_Short descriptive text snippets_:
☆ ☆ ☆ ☆ ☆
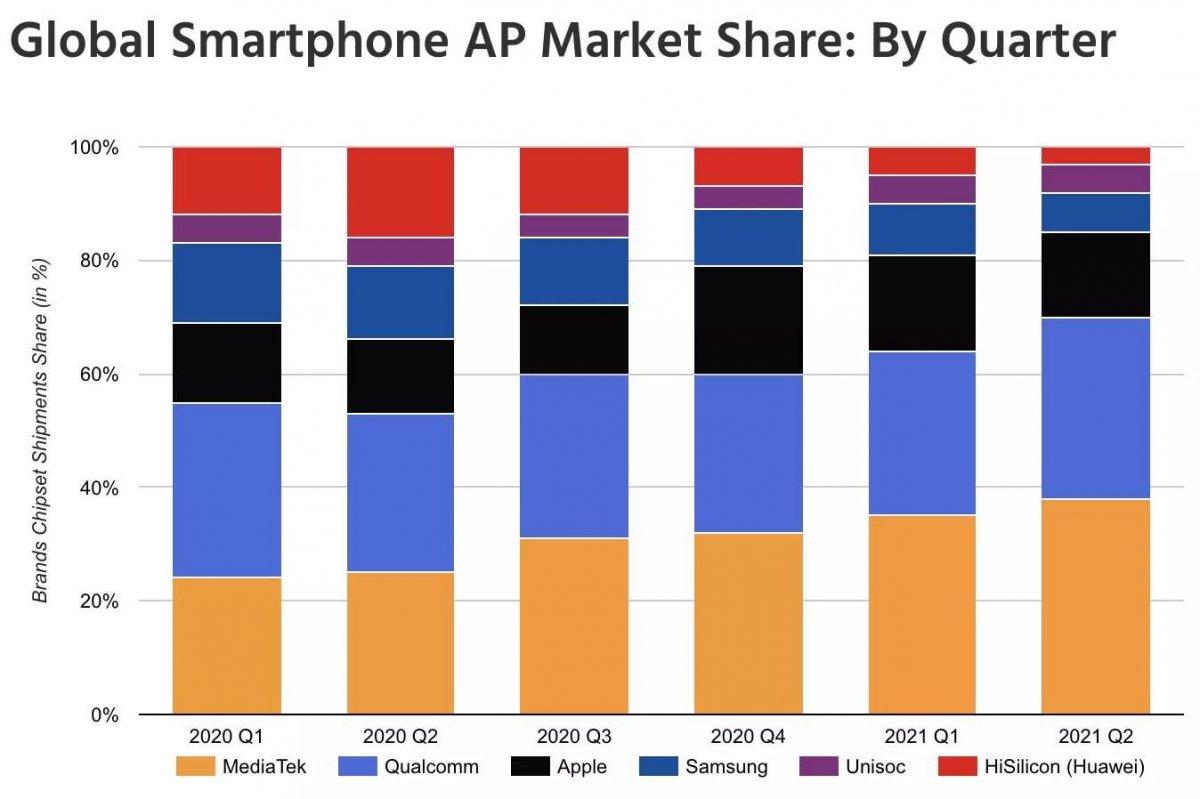 Akıllı telefon pazarında lider işlemci belli oldu #1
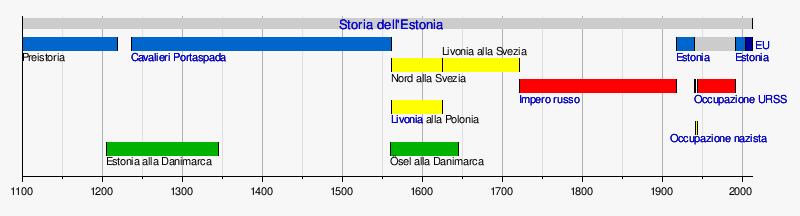 Estonia  Storia e Cultura  Nonna Anna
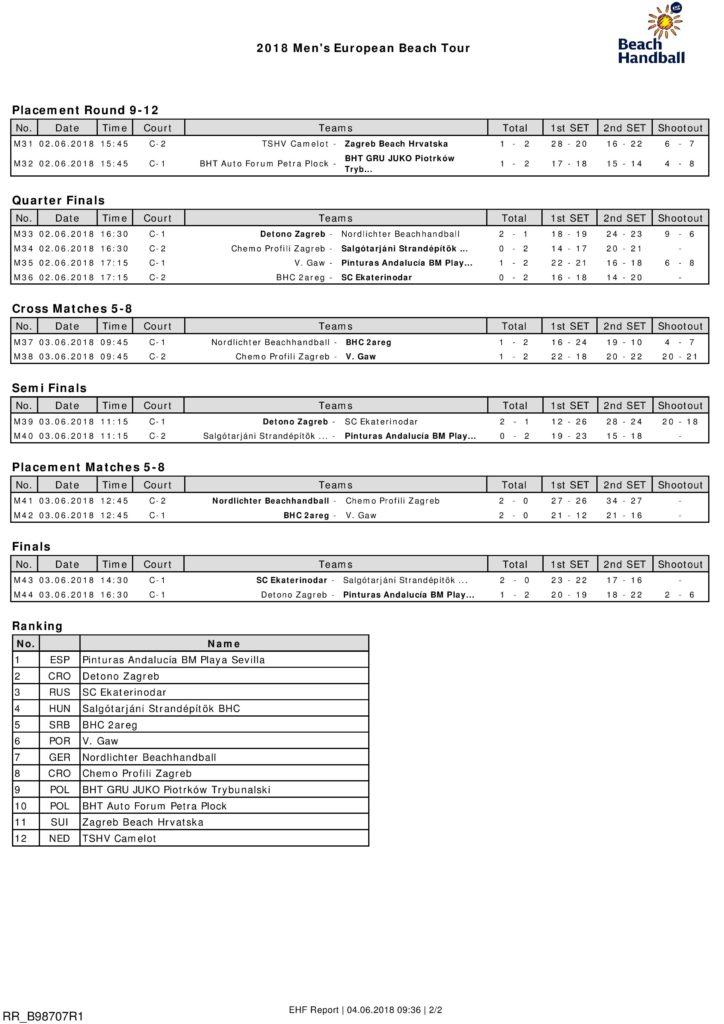 ehf-98707-1-final-men-page-002
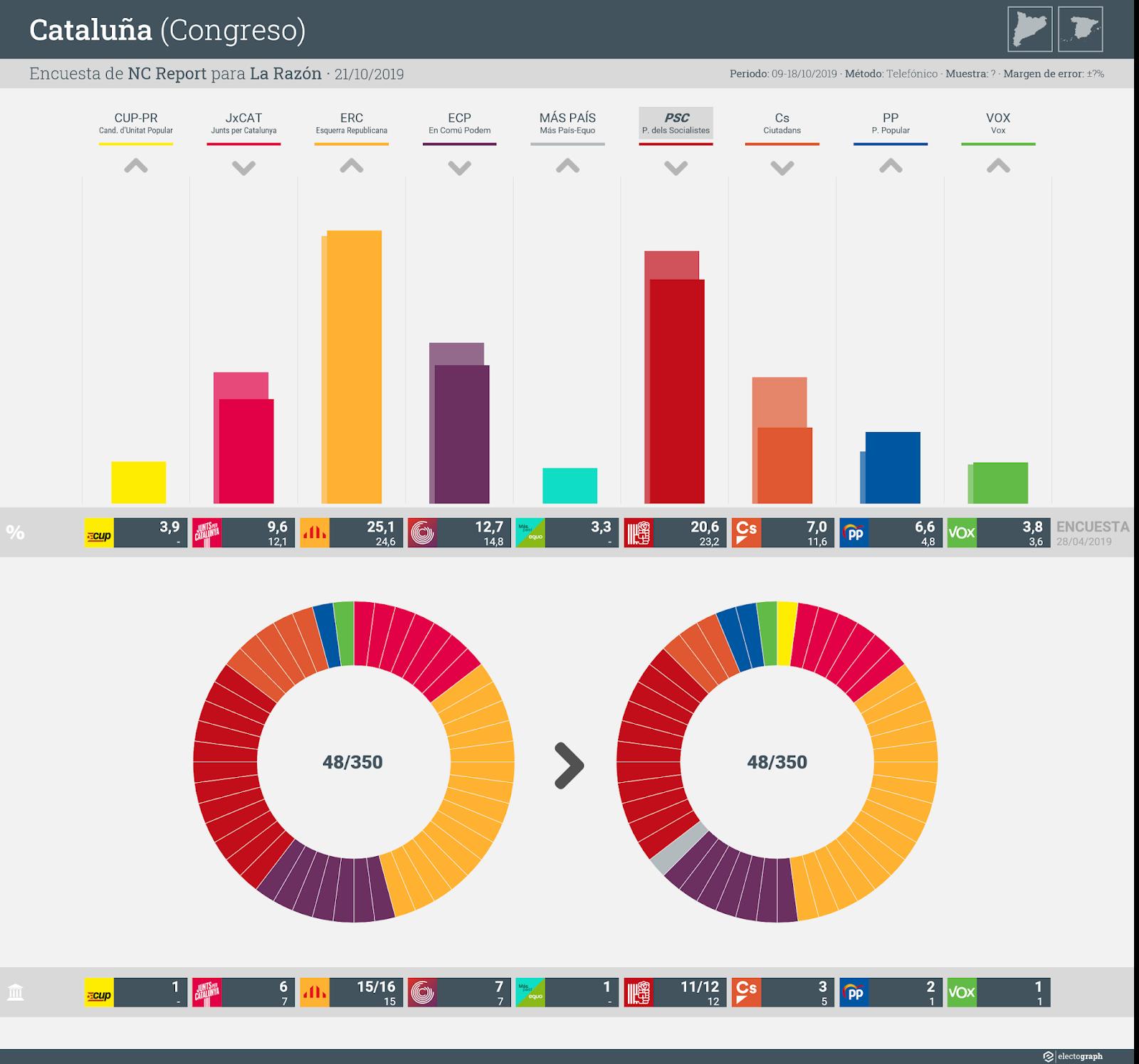 Gráfico de la encuesta para elecciones generales en Cataluña realizada por NC Report para La Razón, 21 de octubre de 2019
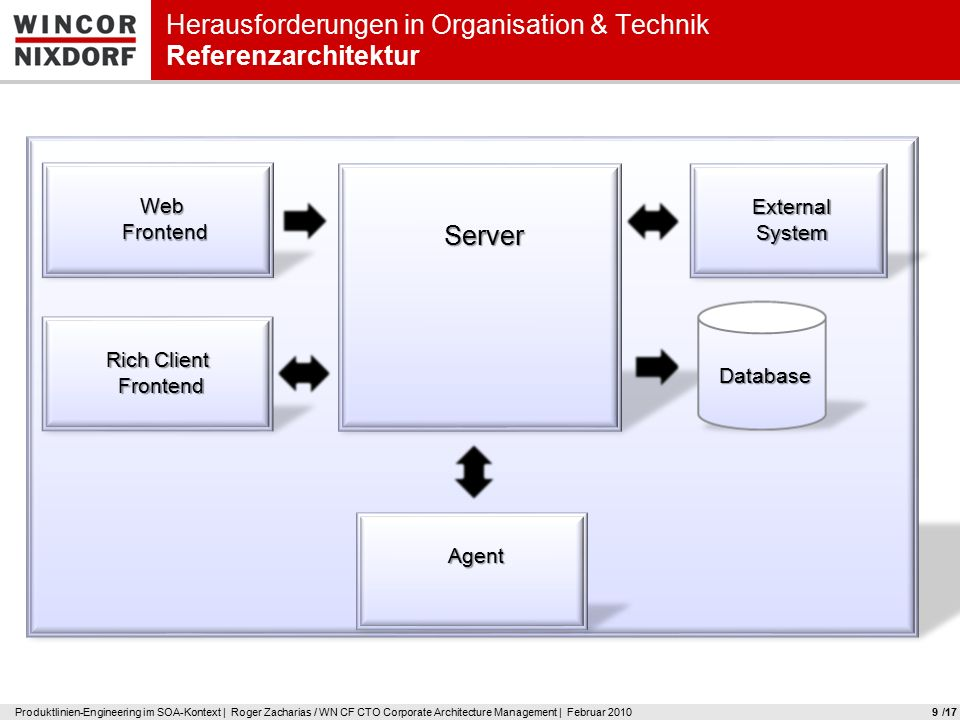 SoftwareSystem Produktlinien-Engineering im SOA-Kontext | Roger Zacharias / WN CF CTO Corporate Architecture Management | Februar 20109 Herausforderungen in Organisation & Technik Referenzarchitektur Web Frontend FrontendServer Agent Rich Client Frontend Database ExternalSystem /17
☆ ☆ ☆ ☆ ☆
_ASSIGNMENT_:
An exact copy of the data above is required, printed without its pictures.

_RESPONSE TO THIS TASK_:
 Akıllı telefon pazarında lider işlemci belli oldu #1
 Estonia  Storia e Cultura  Nonna Anna
 ehf-98707-1-final-men-page-002
 Gráfico de la encuesta para elecciones generales en Cataluña realizada por NC Report para La Razón, 21 de octubre de 2019
 SoftwareSystem Produktlinien-Engineering im SOA-Kontext | Roger Zacharias / WN CF CTO Corporate Architecture Management | Februar 20109 Herausforderungen in Organisation & Technik Referenzarchitektur Web Frontend FrontendServer Agent Rich Client Frontend Database ExternalSystem /17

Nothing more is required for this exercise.